บทคัดย่องานวิจัย

Development of vanillin/chitosan/methylcellulose film for fresh-cut fruit

J. Sangsuwan, N. Rattanapanone, B. R. Harte and P. Rachtanapun

Abstracts Book, 6th International Postharvest symposium, 8-12 April 2009, Antalya, Turkey. 256 pages.

2009

บทคัดย่อ

Development of vanillin/chitosan/methylcellulose film for fresh-cut fruit

 

Films were developed from mixtures of chitosan and methylcellulose (1.5:0.5, 1.5: 1.0, 2.0:0.5 and 2.0:1.0). The chitosan/methylcellulose film (ratio 1.5:0.5) had the best elongation and equal tensile strength. Chitosan/methylcellulose based films incorporating vanillin as an antimicrobial agent and polyethylene glycol 400 (PEG) as plasticizer were developed in this study. Their effects on microbial growth and fruit quality were investigated during storage at 10°C compared with commercial stretch film. Fresh-cut fruit without any film wrapping served as control. Chitosan/methylcellulose film and vanillin film had an inhibitory effect against Escherichia coli on fresh-cut cantaloupe.
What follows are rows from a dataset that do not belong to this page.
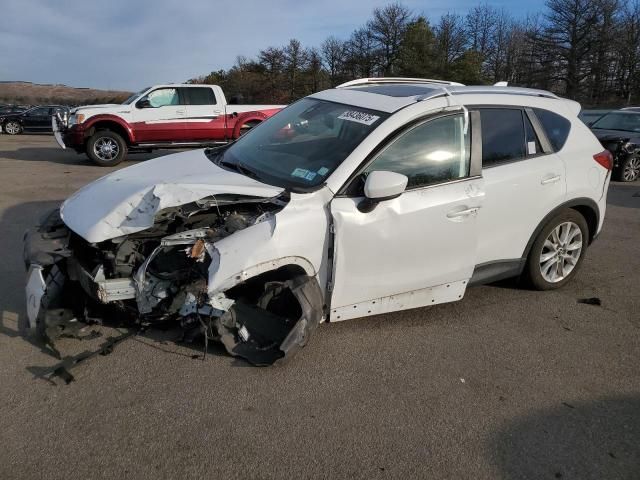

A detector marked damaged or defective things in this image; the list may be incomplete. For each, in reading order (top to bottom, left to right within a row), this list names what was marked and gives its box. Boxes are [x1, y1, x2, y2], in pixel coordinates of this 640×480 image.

crumpled hood [60, 148, 284, 242]
severe front end damage [23, 193, 324, 366]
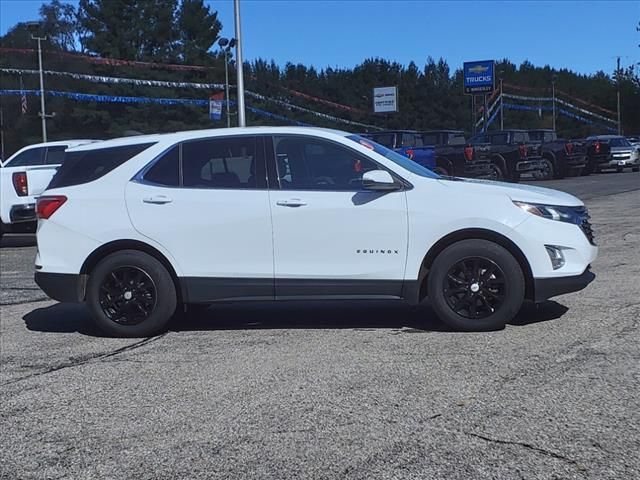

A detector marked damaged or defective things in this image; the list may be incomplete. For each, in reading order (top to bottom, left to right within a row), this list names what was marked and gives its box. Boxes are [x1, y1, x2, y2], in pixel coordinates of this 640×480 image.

cracked asphalt [1, 172, 640, 476]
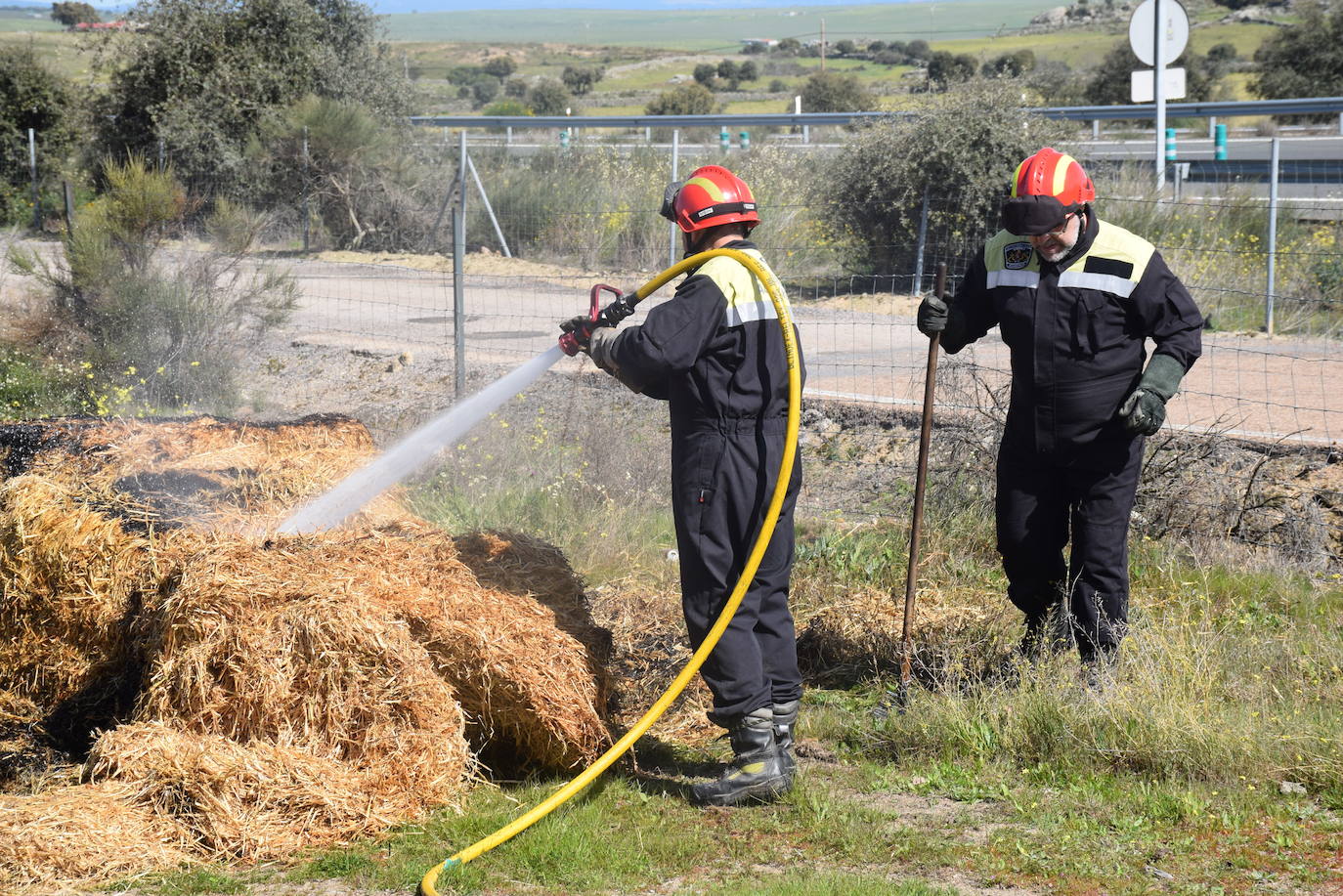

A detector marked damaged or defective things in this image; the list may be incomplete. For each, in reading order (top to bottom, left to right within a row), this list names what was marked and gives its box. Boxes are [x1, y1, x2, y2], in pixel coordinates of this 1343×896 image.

charred hay bale [0, 475, 155, 707]
charred hay bale [0, 778, 195, 891]
charred hay bale [90, 719, 426, 852]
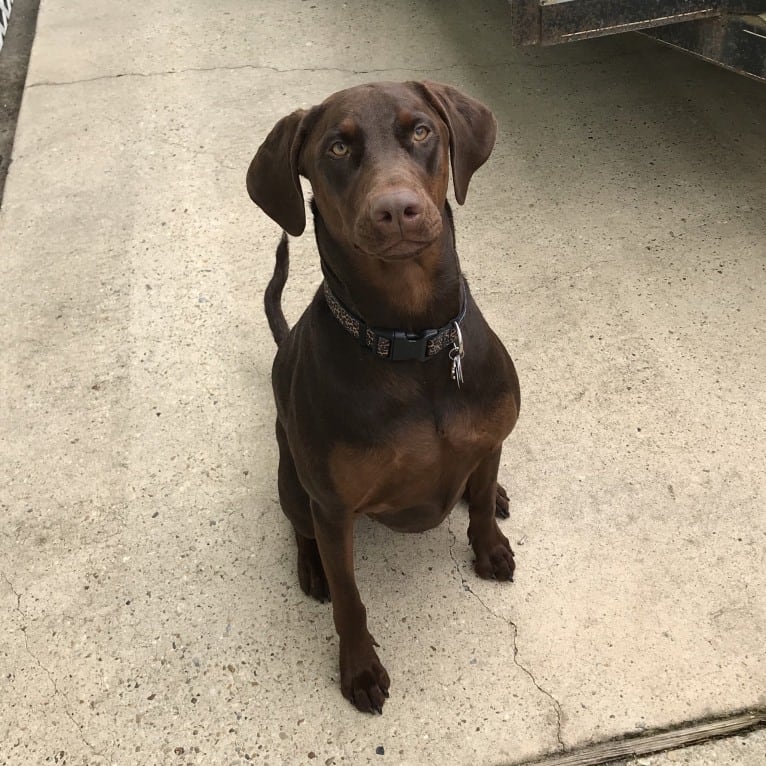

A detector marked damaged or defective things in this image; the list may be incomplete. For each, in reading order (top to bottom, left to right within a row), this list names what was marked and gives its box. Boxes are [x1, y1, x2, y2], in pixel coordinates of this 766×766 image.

crack in pavement [1, 568, 105, 756]
crack in pavement [448, 520, 568, 752]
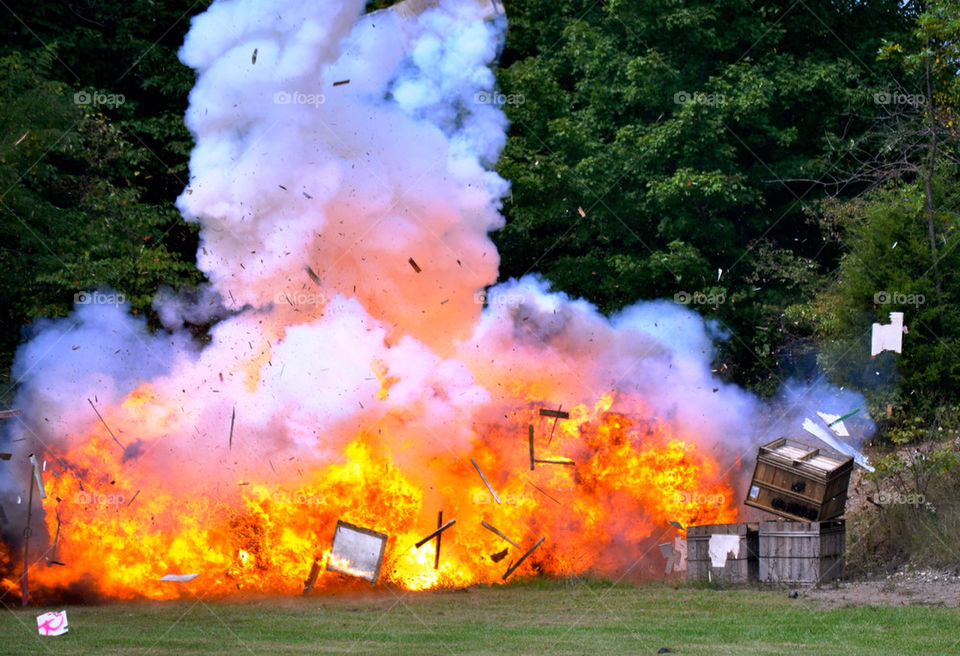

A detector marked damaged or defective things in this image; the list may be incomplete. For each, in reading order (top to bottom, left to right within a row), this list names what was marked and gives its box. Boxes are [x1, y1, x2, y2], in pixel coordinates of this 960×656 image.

splintered wood piece [466, 458, 498, 504]
splintered wood piece [412, 516, 458, 548]
splintered wood piece [484, 524, 520, 548]
splintered wood piece [304, 556, 322, 596]
splintered wood piece [498, 540, 544, 580]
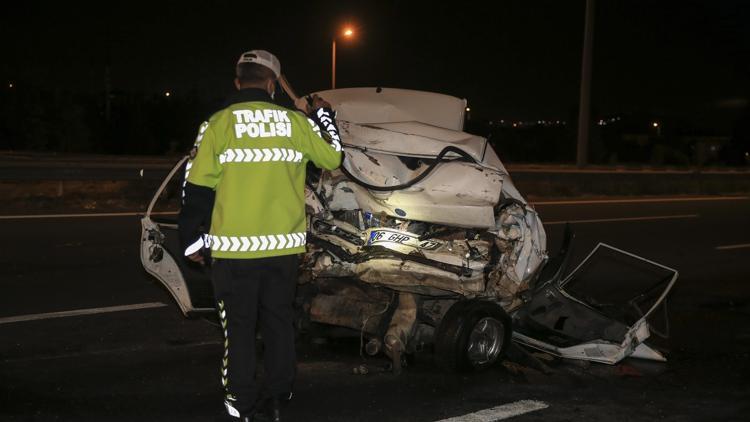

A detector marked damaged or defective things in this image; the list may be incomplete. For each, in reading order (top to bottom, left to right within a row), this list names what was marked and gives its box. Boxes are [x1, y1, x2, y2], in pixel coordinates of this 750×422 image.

broken car body panel [140, 87, 676, 368]
wrecked white car [140, 87, 676, 370]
The chitosan/methylcellulose film rapidly reduced the number of Saccharomyces cerevisiae yeast inoculated on cantaloupe and pineapple. Vanillin film was more efficient than chitosan/methylcellulose in reducing the number of yeast, which decreased by 4 logs on fresh-cut pineapple after 6 days storage. Vanillin film increased the intensity of the yellow color of the pineapple. Cantaloupe wrapped with the vanillin film had a lower respiration rate and ethanol content than the control and that wrapped with stretch film. The stretch film maintained the moisture content in fresh-cut fruit better than other treatments. The vanillin film reduced the ascorbic acid content of the pineapple. After 12 days storage, ascorbic acid in pineapple wrapped with vanillin film was only 10% of its initial concentration. Vanillin film had an adverse effect on sensory properties while the sensory scores of fruit wrapped with chitosan/methylcellulose film were acceptable.